## Material shown
↓
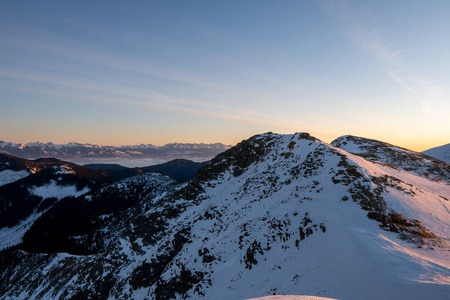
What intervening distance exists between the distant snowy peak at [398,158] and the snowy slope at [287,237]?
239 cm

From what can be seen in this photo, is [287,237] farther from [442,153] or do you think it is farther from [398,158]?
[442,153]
↑
↓
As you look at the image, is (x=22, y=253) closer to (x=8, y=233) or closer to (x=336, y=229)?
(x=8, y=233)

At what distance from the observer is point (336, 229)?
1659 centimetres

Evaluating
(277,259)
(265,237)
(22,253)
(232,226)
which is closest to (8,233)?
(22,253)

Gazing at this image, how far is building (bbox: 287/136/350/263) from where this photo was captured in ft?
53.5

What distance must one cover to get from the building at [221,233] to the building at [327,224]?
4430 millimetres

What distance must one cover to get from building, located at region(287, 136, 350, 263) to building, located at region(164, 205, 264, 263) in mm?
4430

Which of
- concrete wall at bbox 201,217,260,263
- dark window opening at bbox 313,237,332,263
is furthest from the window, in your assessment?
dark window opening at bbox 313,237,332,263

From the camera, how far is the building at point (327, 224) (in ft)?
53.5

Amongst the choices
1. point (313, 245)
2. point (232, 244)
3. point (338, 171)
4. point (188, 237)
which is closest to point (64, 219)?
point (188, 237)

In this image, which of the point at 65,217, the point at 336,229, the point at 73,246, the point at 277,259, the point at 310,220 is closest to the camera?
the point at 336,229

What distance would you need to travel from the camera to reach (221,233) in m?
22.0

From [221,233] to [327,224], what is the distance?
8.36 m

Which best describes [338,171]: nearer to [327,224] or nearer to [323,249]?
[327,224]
↑
## Task to complete
Pick out every line of the rows above that contains the word "must", and copy each such line in full.

## Full answer
What distance must one cover to get from the building at [221,233] to the building at [327,224]?
What distance must one cover to get from building, located at region(287, 136, 350, 263) to building, located at region(164, 205, 264, 263) in mm?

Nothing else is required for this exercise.